Data shown
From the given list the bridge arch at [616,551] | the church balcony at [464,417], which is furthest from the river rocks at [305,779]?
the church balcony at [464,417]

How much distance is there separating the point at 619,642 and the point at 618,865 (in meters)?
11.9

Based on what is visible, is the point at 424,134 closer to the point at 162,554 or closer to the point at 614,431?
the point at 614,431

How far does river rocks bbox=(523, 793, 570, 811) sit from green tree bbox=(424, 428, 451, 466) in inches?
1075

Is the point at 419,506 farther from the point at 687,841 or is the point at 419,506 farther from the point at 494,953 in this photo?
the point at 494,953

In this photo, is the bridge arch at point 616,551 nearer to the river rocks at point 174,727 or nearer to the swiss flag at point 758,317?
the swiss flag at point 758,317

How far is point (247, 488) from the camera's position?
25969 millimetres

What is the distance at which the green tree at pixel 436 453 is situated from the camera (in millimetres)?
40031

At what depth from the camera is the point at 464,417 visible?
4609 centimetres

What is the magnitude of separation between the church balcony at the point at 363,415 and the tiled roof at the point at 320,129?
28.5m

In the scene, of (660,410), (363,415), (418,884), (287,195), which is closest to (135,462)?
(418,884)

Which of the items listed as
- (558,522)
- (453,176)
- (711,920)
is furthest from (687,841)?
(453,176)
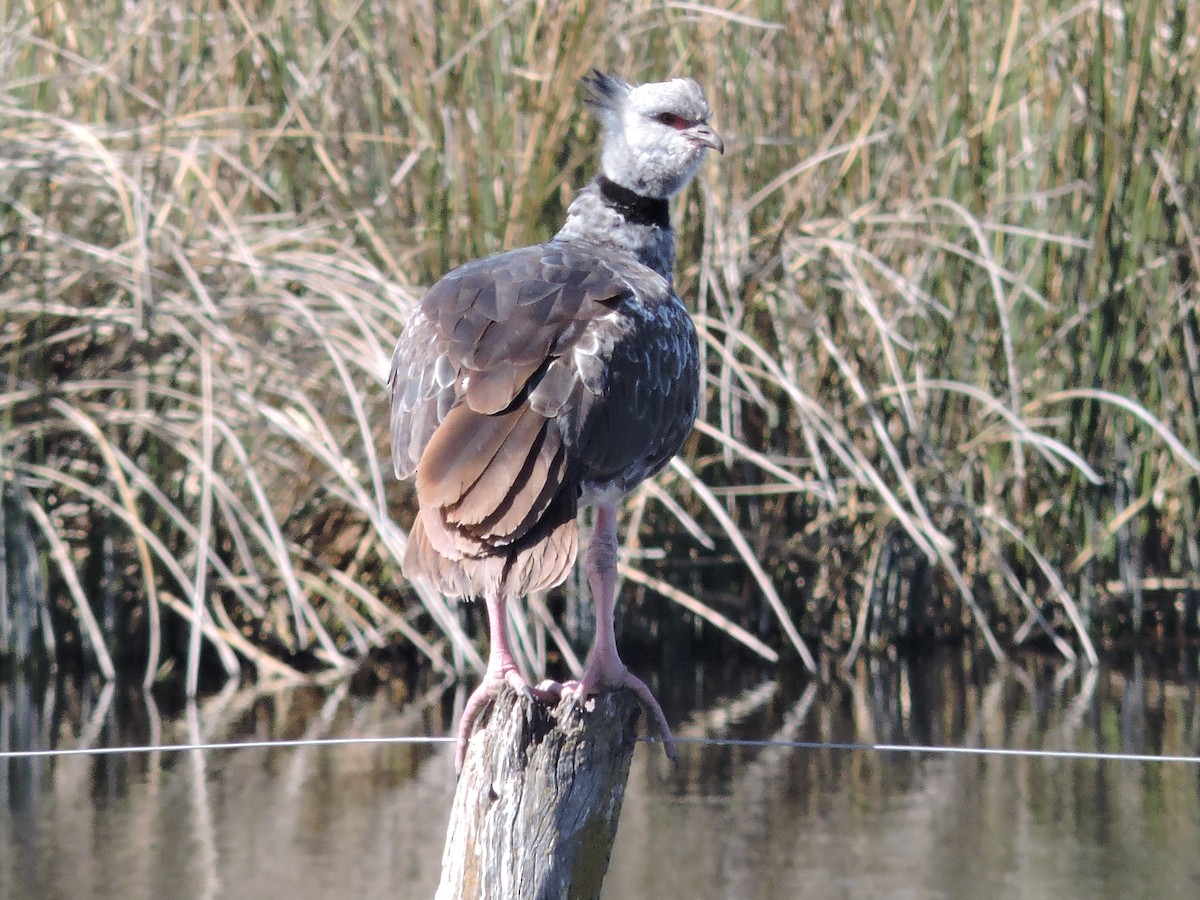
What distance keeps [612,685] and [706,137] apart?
1413 mm

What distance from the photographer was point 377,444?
17.7ft

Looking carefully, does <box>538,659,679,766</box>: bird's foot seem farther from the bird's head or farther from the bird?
the bird's head

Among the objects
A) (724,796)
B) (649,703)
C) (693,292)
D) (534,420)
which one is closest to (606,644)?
(649,703)

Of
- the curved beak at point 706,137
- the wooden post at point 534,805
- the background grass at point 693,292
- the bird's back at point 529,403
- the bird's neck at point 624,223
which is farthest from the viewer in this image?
the background grass at point 693,292

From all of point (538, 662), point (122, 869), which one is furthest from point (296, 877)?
point (538, 662)

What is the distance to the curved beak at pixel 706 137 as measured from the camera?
3633mm

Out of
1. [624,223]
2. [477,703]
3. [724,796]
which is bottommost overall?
[724,796]

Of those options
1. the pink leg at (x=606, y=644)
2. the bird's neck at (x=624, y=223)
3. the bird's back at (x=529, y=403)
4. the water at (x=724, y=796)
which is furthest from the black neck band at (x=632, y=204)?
the water at (x=724, y=796)

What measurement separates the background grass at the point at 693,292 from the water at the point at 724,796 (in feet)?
0.83

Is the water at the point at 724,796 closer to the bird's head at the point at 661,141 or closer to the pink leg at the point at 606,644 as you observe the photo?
the pink leg at the point at 606,644

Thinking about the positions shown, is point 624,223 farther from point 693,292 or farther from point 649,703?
point 693,292

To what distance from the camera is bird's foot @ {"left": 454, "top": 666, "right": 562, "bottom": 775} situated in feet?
8.46

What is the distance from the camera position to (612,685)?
2.67 meters

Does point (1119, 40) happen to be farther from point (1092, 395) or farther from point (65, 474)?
point (65, 474)
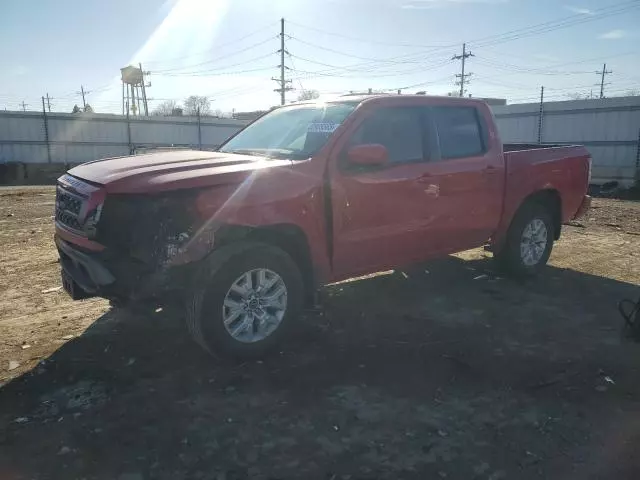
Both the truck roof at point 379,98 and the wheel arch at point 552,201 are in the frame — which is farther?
the wheel arch at point 552,201

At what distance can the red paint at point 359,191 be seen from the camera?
3615 millimetres

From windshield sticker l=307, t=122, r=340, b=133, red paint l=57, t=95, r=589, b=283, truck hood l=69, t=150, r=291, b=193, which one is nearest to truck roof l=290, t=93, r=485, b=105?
red paint l=57, t=95, r=589, b=283

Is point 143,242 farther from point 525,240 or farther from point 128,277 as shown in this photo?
point 525,240

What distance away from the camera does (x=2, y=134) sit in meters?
22.9

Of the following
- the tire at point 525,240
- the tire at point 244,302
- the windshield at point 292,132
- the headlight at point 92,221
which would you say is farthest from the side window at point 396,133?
the headlight at point 92,221

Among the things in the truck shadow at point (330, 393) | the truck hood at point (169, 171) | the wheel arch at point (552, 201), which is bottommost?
the truck shadow at point (330, 393)

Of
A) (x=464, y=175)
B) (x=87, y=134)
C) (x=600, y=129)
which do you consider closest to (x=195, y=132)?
(x=87, y=134)

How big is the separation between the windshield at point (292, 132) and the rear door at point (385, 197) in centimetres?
23

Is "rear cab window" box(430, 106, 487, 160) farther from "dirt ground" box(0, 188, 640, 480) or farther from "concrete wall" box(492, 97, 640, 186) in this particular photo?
"concrete wall" box(492, 97, 640, 186)

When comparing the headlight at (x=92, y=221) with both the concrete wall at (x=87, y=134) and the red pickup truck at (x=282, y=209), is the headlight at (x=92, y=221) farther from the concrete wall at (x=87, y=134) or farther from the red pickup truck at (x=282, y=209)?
the concrete wall at (x=87, y=134)

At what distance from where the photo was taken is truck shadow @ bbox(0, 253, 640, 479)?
2.74 metres

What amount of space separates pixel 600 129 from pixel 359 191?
18.7m

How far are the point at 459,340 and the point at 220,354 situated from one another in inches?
78.6

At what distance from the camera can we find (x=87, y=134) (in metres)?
24.9
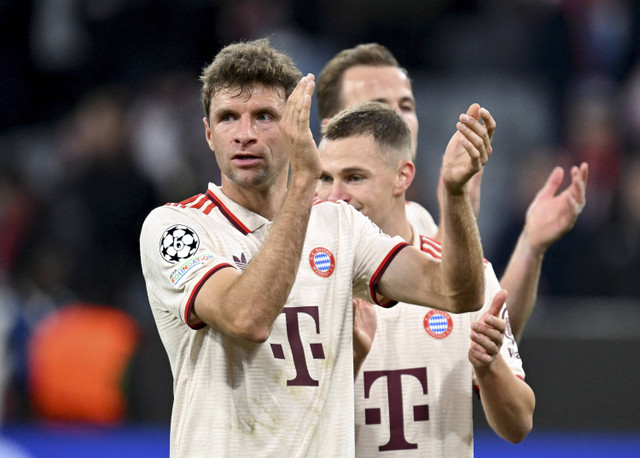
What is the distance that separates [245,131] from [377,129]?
0.88 m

Problem
Recast the records from the line containing "this particular photo?" through the end of the records as a two-column CSV headed "prompt" and "response", one row per record, with each value in a single quoted field and line breaks replaced by spaces. Leave the pictures out.

Task output
prompt,response
"Is ""rear cab window"" box(430, 106, 487, 160) farther from ""dirt ground"" box(0, 188, 640, 480) or farther from ""concrete wall"" box(492, 97, 640, 186) in this particular photo?","""concrete wall"" box(492, 97, 640, 186)"
"When comparing the headlight at (x=92, y=221) with both the concrete wall at (x=87, y=134) and the red pickup truck at (x=282, y=209), is the headlight at (x=92, y=221) farther from the concrete wall at (x=87, y=134) or farther from the red pickup truck at (x=282, y=209)?","the concrete wall at (x=87, y=134)"
"At what distance from where the photo was taken is truck shadow @ bbox(0, 253, 640, 479)?","2.74 metres"
"What amount of space separates pixel 600 129 from pixel 359 191?","18.7m"
"How far are the point at 459,340 and the point at 220,354 situated from one another in inches?","78.6"
"At what distance from the camera can we find (x=87, y=134) (in metres)?","24.9"
"What is the distance that separates [245,131] from [377,129]?","0.88 m"